**Your goal:** Give back exactly the lines from the one containing "What is nearer, (302,282) or (300,216)?" through the end of the records, including both, and no others.

[Spatial relationship records]
## start
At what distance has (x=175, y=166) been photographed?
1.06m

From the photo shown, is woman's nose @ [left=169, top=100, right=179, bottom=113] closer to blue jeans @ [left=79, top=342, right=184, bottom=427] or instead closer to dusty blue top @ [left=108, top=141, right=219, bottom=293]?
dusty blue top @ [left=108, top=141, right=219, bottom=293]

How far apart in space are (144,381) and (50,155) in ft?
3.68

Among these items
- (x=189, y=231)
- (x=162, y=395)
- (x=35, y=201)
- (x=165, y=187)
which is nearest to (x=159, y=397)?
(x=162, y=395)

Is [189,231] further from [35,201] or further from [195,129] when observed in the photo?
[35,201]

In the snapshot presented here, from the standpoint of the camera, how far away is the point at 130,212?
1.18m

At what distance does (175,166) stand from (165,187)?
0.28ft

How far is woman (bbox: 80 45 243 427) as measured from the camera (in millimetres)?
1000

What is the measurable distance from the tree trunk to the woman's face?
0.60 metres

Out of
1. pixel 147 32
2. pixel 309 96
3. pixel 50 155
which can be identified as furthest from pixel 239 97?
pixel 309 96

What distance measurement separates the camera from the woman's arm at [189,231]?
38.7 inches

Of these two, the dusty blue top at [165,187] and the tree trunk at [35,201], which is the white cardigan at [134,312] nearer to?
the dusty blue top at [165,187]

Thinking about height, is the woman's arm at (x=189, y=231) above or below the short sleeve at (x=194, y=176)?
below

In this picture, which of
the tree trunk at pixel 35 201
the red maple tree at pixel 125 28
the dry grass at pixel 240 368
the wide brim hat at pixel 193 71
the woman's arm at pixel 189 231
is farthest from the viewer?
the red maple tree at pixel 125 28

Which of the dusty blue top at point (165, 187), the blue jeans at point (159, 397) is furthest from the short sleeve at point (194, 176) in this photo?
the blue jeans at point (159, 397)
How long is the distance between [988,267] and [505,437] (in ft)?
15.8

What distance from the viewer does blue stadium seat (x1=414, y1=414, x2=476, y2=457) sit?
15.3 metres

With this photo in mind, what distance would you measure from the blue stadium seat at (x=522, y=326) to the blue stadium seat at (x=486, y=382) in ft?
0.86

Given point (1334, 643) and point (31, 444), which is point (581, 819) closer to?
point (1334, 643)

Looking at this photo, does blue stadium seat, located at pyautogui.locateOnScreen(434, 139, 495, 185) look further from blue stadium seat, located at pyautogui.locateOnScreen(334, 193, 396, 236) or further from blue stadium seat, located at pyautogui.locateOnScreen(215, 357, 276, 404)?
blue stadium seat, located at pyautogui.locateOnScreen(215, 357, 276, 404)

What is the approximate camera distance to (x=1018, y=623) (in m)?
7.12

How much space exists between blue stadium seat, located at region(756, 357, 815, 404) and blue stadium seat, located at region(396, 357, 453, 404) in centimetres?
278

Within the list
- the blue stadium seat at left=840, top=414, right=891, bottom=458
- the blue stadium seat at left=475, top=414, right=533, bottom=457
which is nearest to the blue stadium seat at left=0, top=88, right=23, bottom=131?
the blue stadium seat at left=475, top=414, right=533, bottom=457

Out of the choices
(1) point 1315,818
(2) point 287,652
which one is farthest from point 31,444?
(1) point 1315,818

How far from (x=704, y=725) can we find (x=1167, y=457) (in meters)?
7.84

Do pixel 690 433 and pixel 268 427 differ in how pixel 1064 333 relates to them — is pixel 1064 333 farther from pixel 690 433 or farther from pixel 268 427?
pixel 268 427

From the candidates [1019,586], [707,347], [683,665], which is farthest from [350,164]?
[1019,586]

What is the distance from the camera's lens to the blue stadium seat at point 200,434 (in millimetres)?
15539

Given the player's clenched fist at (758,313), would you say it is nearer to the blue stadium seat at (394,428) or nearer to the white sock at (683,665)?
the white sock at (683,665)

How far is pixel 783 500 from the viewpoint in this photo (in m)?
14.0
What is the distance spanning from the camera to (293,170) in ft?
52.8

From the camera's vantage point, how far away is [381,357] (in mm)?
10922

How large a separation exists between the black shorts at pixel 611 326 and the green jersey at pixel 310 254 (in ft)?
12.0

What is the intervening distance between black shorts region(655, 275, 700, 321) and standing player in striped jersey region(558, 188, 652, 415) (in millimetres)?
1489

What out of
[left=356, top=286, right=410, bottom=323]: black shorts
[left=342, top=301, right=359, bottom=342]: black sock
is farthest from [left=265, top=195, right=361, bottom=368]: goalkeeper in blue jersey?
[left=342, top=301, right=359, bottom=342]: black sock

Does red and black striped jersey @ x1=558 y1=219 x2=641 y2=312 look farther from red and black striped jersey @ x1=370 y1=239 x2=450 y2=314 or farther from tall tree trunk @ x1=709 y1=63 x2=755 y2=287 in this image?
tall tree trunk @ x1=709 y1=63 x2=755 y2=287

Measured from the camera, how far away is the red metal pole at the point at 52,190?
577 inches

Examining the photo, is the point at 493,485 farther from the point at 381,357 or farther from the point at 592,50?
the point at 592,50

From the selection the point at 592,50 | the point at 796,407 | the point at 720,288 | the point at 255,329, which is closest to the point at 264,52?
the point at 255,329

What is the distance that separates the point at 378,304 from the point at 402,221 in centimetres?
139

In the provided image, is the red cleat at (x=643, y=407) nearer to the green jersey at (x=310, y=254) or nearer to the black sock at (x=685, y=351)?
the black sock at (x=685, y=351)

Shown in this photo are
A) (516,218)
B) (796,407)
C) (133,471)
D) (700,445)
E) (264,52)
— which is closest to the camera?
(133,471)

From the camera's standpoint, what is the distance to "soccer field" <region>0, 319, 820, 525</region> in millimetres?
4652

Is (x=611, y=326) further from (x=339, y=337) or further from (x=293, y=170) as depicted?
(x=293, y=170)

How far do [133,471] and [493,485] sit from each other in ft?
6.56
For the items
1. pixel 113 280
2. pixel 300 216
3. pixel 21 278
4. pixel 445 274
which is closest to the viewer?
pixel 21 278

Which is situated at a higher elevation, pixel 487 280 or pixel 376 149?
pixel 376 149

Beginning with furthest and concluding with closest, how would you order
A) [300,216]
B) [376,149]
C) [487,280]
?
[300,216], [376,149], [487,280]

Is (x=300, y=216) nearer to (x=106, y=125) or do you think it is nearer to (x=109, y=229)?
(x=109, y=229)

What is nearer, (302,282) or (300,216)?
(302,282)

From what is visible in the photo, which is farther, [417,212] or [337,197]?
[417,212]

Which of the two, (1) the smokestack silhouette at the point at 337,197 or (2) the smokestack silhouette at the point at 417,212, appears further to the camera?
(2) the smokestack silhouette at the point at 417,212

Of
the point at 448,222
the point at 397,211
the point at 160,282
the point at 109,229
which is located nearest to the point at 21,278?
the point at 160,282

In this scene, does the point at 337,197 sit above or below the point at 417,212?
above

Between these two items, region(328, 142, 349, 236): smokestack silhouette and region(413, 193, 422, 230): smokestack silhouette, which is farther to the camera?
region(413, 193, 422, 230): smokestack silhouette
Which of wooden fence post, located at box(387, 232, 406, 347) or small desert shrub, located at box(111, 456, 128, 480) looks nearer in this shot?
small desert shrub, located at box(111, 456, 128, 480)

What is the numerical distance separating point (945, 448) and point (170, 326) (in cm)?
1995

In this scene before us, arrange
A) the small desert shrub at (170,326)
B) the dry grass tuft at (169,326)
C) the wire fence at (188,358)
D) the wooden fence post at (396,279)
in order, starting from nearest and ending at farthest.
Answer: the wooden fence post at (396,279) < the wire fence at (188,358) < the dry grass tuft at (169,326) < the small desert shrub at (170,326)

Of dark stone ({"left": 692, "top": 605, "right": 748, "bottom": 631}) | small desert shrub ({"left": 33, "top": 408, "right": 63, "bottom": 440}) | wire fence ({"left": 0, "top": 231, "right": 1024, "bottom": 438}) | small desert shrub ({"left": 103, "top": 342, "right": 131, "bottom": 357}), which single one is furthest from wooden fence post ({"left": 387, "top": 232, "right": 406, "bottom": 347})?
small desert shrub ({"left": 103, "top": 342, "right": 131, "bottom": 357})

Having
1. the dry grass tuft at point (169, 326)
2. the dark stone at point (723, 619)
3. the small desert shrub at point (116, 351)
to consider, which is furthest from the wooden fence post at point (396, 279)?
## end
**Output for this exercise:**
What is nearer, (302,282) or (300,216)?
(302,282)

From what is visible in the photo, which is farther, [417,212] or [337,197]?
[417,212]

Which of the two, (1) the smokestack silhouette at the point at 337,197 or (2) the smokestack silhouette at the point at 417,212, appears further to the camera?
(2) the smokestack silhouette at the point at 417,212

Of
the point at 448,222
the point at 397,211
the point at 160,282
the point at 109,229
which is located nearest to the point at 21,278?
the point at 160,282

In this scene, does the point at 337,197 sit above or below the point at 417,212?
above

Between these two items, region(328, 142, 349, 236): smokestack silhouette and region(413, 193, 422, 230): smokestack silhouette, which is farther to the camera?
region(413, 193, 422, 230): smokestack silhouette
Which of wooden fence post, located at box(387, 232, 406, 347) or small desert shrub, located at box(111, 456, 128, 480) looks nearer in this shot?
small desert shrub, located at box(111, 456, 128, 480)

What is the numerical distance separating point (945, 448) and point (170, 326) (in cm)?
1995

In this scene before us, arrange
A) the small desert shrub at (170,326)
B) the dry grass tuft at (169,326)
C) the wire fence at (188,358)
D) the wooden fence post at (396,279)
in order, starting from nearest and ending at farthest.
Answer: the wooden fence post at (396,279) < the wire fence at (188,358) < the dry grass tuft at (169,326) < the small desert shrub at (170,326)

Of dark stone ({"left": 692, "top": 605, "right": 748, "bottom": 631}) | small desert shrub ({"left": 33, "top": 408, "right": 63, "bottom": 440}) | wire fence ({"left": 0, "top": 231, "right": 1024, "bottom": 438}) | small desert shrub ({"left": 103, "top": 342, "right": 131, "bottom": 357}), which single one is furthest from wooden fence post ({"left": 387, "top": 232, "right": 406, "bottom": 347})?
small desert shrub ({"left": 103, "top": 342, "right": 131, "bottom": 357})

Having
1. the dry grass tuft at point (169, 326)
2. the dark stone at point (723, 619)
3. the small desert shrub at point (116, 351)
to consider, which is furthest from the wooden fence post at point (396, 279)?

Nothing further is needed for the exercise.